◆ What the task asks
Below is a listing to write out in full, exactly as given, without its pictures.

◆ Stored data
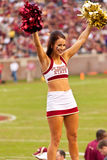 FSU-Cheerleader Stockbild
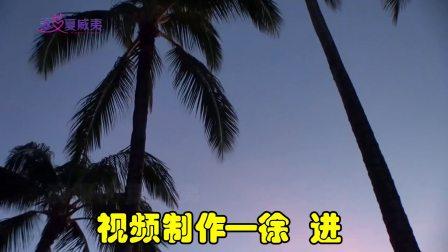 夏威夷吉他徐进—你就是幸福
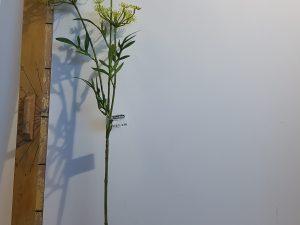 Wildwortel l80cm groen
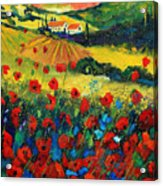 Poppies In Tuscany Acrylic Print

◆ Output of the exercise
 FSU-Cheerleader Stockbild
 夏威夷吉他徐进—你就是幸福
 Wildwortel l80cm groen
 Poppies In Tuscany Acrylic Print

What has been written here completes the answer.